Selon Françoise Gri, la première action à mettre en œuvre est de réviser notre système éducatif et tout d’abord apprendre à l’élève à apprendre, lui donner des méthodes de travail. Ensuite, en complément de la lecture et l’écriture, il faut aussi davantage augmenter la part du numérique au sein des établissements scolaires pour revaloriser les métiers de l’ingénierie informatique. Il faut réaffirmer l’importance des métiers manuels. Françoise Gri a rappelé à ce sujet que l’Allemagne et la Suisse fonctionnent de cette façon et que ce n’est pas un hasard si ces deux pays aujourd’hui subissent moins les effets de la crise européenne.
Enfin, renforcer la visibilité des jeunes sur les métiers offerts par l’entreprise est absolument nécessaire compte-tenu des choix d’orientation rapides que les élèves doivent formuler.
Une seconde piste de réflexion concerne le rôle à jouer par l’entreprise dans la démarche d’accessibilité à l’emploi pour les jeunes. L’entreprise doit, en effet, former les jeunes en communiquant davantage sur les métiers qu’elle propose et auditer ses protocoles de recrutement.

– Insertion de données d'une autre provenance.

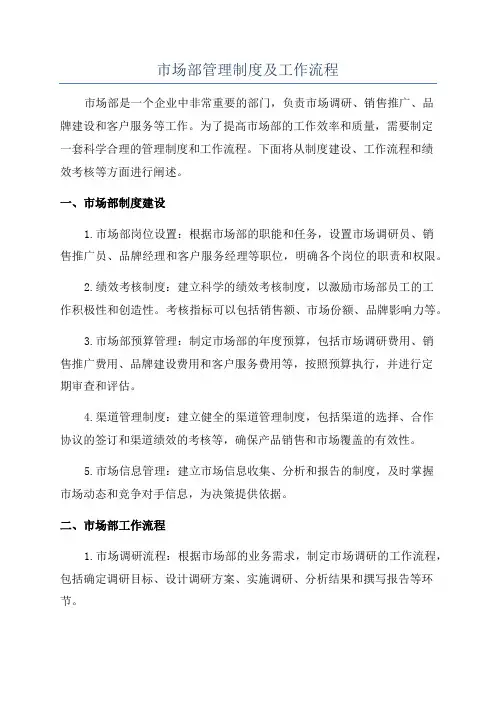 市场部管理制度及工作流程

市场部是一个企业中非常重要的部门，负责市场调研、销售推广、品牌建设和客户服务等工作。为了提高市场部的工作效率和质量，需要制定一套科学合理的管理制度和工作流程。下面将从制度建设、工作流程和绩效考核等方面进行阐述。

一、市场部制度建设

1.市场部岗位设置：根据市场部的职能和任务，设置市场调研员、销售推广员、品牌经理和客户服务经理等职位，明确各个岗位的职责和权限。

2.绩效考核制度：建立科学的绩效考核制度，以激励市场部员工的工作积极性和创造性。考核指标可以包括销售额、市场份额、品牌影响力等。

3.市场部预算管理：制定市场部的年度预算，包括市场调研费用、销售推广费用、品牌建设费用和客户服务费用等，按照预算执行，并进行定期审查和评估。

4.渠道管理制度：建立健全的渠道管理制度，包括渠道的选择、合作协议的签订和渠道绩效的考核等，确保产品销售和市场覆盖的有效性。

5.市场信息管理：建立市场信息收集、分析和报告的制度，及时掌握市场动态和竞争对手信息，为决策提供依据。

二、市场部工作流程

1.市场调研流程：根据市场部的业务需求，制定市场调研的工作流程，包括确定调研目标、设计调研方案、实施调研、分析结果和撰写报告等环节。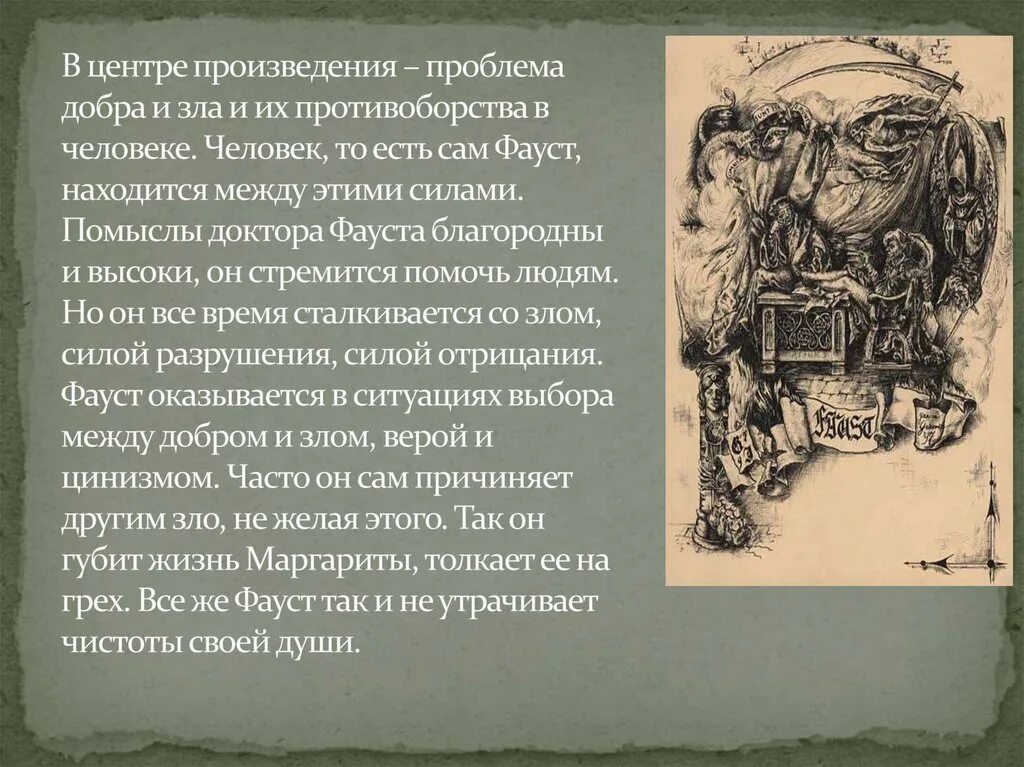 В центре произведения – проблема добра и зла и их противоборства в человеке. Человек, то есть сам Фауст, находится между этими силами. Помыслы доктора Фауста благородны и высоки, он стремится помочь людям. Но он все время сталкивается со злом, силой разрушения, силой отрицания. Фауст оказывается в ситуациях выбора между добром и злом, верой и цинизмом. Часто он сам причиняет другим зло, не желая этого. Так он губит жизнь Маргариты, толкает ее на грех. Все же Фауст так и не утрачивает чистоты своей души.

Faust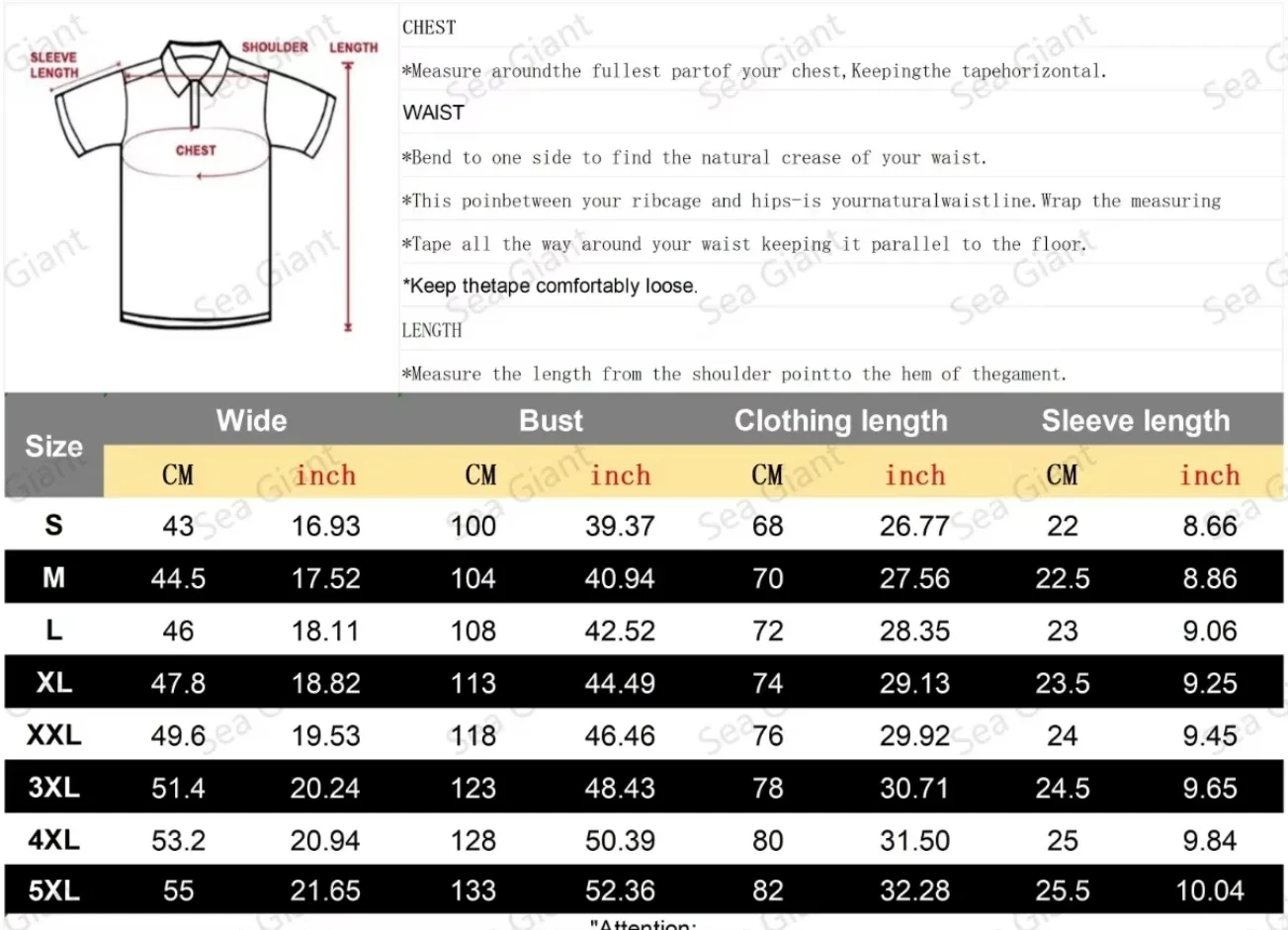 SLEEVE LENGTH
SHOULDER
LENGTH
CHEST

CHEST

*Measure aroundthe fullest partof your chest,Keepingthe tapehorizontal.

WAIST

*Bend to one side to find the natural crease of your waist.

*This poinbetween your ribcage and hips-is yournaturalwaistline.Wrap the measuring

*Tape all the way around your waist keeping it parallel to the floor.

*Keep thetape comfortably loose.

LENGTH

*Measure the length from the shoulder pointto the hem of thegament.

| Size | Wide CM | Wide inch | Bust CM | Bust inch | Clothing length CM | Clothing length inch | Sleeve length CM | Sleeve length inch |
|---|---|---|---|---|---|---|---|---|
| S | 43 | 16.93 | 100 | 39.37 | 68 | 26.77 | 22 | 8.66 |
| M | 44.5 | 17.52 | 104 | 40.94 | 70 | 27.56 | 22.5 | 8.86 |
| L | 46 | 18.11 | 108 | 42.52 | 72 | 28.35 | 23 | 9.06 |
| XL | 47.8 | 18.82 | 113 | 44.49 | 74 | 29.13 | 23.5 | 9.25 |
| XXL | 49.6 | 19.53 | 118 | 46.46 | 76 | 29.92 | 24 | 9.45 |
| 3XL | 51.4 | 20.24 | 123 | 48.43 | 78 | 30.71 | 24.5 | 9.65 |
| 4XL | 53.2 | 20.94 | 128 | 50.39 | 80 | 31.50 | 25 | 9.84 |
| 5XL | 55 | 21.65 | 133 | 52.36 | 82 | 32.28 | 25.5 | 10.04 |

"Attention:

Sea Giant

Un autre point crucial dans le rôle à jouer par les entreprises concerne l’apprentissage. Il faut, selon la Présidente-Directrice Générale de ManpowerGroup France et Europe du Sud, continuer de développer l’apprentissage et l’alternance et réformer un mode de financement qui représente un coût financier trop important pour les entreprises, notamment les plus petites. Des entreprises comme Manpower pourraient ainsi prendre en charge le contrat et l’apprenti, qui pourrait cumuler les expériences et ainsi augmenter ses compétences à travers des missions de 3 ans maximum au sein de plusieurs entreprises.

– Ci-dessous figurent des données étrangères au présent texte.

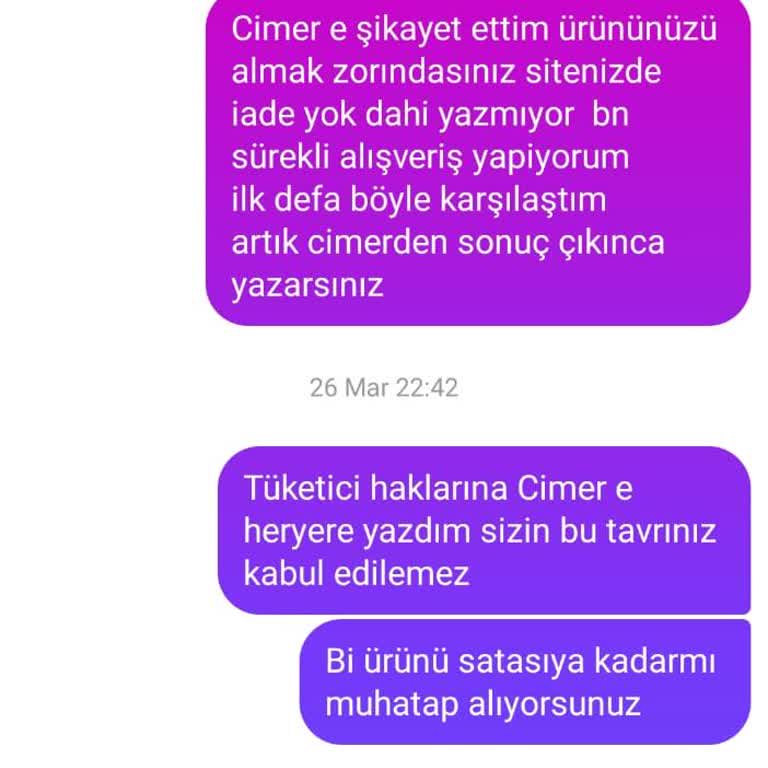 Cimer e şikayet ettim ürününüzü almak zorındasınız sitenizde iade yok dahi yazmıyor  bn sürekli alışveriş yapiyorum ilk defa böyle karşılaştım artık cimerden sonuç çıkınca yazarsınız

26 Mar 22:42

Tüketici haklarına Cimer e heryere yazdım sizin bu tavrınız kabul edilemez

Bi ürünü satasıya kadarmı muhatap alıyorsunuz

Françoise Gri a insisté d’ailleurs sur la nécessité de la prise de conscience pour le jeune actif que la sécurité de l’emploi ne vient pas du contrat de travail mais bien de l’ensemble des compétences qu’il acquiert à travers ses différentes expériences. Pour aider davantage les jeunes, notamment ceux au parcours peu classiques, Manpower présente trois profils qui répondent aux besoins du poste et un quatrième plus atypique. Si l’entreprise choisit ce dernier profil, elle peut s’assurer un regard neuf sur un poste, une plus grande créativité mais surtout un échange gagnant/gagnant avec le candidat qui, conscient d’être le quatrième profil, sera plus fidèle à l’entreprise.

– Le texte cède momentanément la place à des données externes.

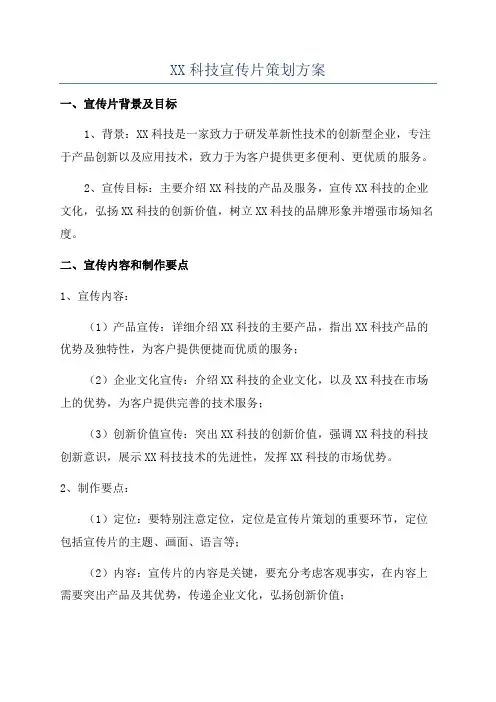 XX 科技宣传片策划方案

一、宣传片背景及目标

1、背景：XX 科技是一家致力于研发革新性技术的创新型企业，专注于产品创新以及应用技术，致力于为客户提供更多便利、更优质的服务。

2、宣传目标：主要介绍 XX 科技的产品及服务，宣传 XX 科技的企业文化，弘扬 XX 科技的创新价值，树立 XX 科技的品牌形象并增强市场知名度。

二、宣传内容和制作要点

1、宣传内容：

（1）产品宣传：详细介绍 XX 科技的主要产品，指出 XX 科技产品的优势及独特性，为客户提供便捷而优质的服务；

（2）企业文化宣传：介绍 XX 科技的企业文化，以及 XX 科技在市场上的优势，为客户提供完善的技术服务；

（3）创新价值宣传：突出 XX 科技的创新价值，强调 XX 科技的科技创新意识，展示 XX 科技技术的先进性，发挥 XX 科技的市场优势。

2、制作要点：

（1）定位：要特别注意定位，定位是宣传片策划的重要环节，定位包括宣传片的主题、画面、语言等；

（2）内容：宣传片的内容是关键，要充分考虑客观事实，在内容上需要突出产品及其优势，传递企业文化，弘扬创新价值；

Enfin, Françoise Gri a clos son intervention en ré-insistant sur le rôle décisif des entreprises dans l’employabilité des jeunes et sur la nécessité de flexibiliser d’avantage le travail en sortant de cette logique CDI /CDD. Des contrats non pérennes permettraient aux jeunes de s’insérer plus facilement sur le marché de l’emploi et seraient un élément clef de la sécurisation de leur parcours. La «machine à trier» pour l’emploi des jeunes pourrait donc devenir une réalité mais pour cela une refonte en profondeur de notre système éducatif, du marché à l’emploi et des mentalités est nécessaire.